School officials sent a memo last week explaining the new voluntary pet benefit available via payroll deduction through the private company Veterinary Pet Insurance.

And it's not like the college's pet insurance scheme is restricted to just dogs and cats.

Full-time college employees can receive a 5 percent discount on services because of the college's enrollment in the program, which covers dogs and cats, but also hedgehogs, frogs, guinea pigs, geckos, iguanas and sugar gliders - small flying mammals native to Australia.
You can buy college sponsored health insurance for a frog. But your adult human partner? Well that's a different story, and it was a conscious decision on the part of the college trustees.

In August, PBCC trustees voted down a proposal to allow the domestic partners of full-time employees to receive insurance benefits. The plan wouldn't have cost the school anything because it pays employee premiums only, not those of dependents.
Now the kicker. (Yes, it gets a little worse). The pet health insurance plan (which insures frogs) was made available a mere 90 days after the trustees rejected the option for insuring domestic partners.

The college trustees apparently had a concern.

[Grace] Truman, [PBCC spokesperson] said trustees weren't concerned about costs to the college, but potential long-term increases for employees because of additional enrollees in the group plan.
That's weird. Maybe it's just me but I have always understood that the more enrollees in a plan, the cheaper it got for each member. Silly me for thinking that way.

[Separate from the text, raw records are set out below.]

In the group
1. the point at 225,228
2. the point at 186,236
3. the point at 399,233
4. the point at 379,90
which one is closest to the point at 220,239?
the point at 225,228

Palm Beach Community College now joins the ranks of Home Depot, Sprint, Ecolab and Waste Management, all of whom offered pet health insurance and had to be pressured into providing the same option for domestic partners.

For more on this sick form of disconnect, head on over to Pam's House Blend.

And, oh yes, if Palm Beach Community College had ever seen what my two male terriers liked to do for fun, they probably wouldn't have insured them either.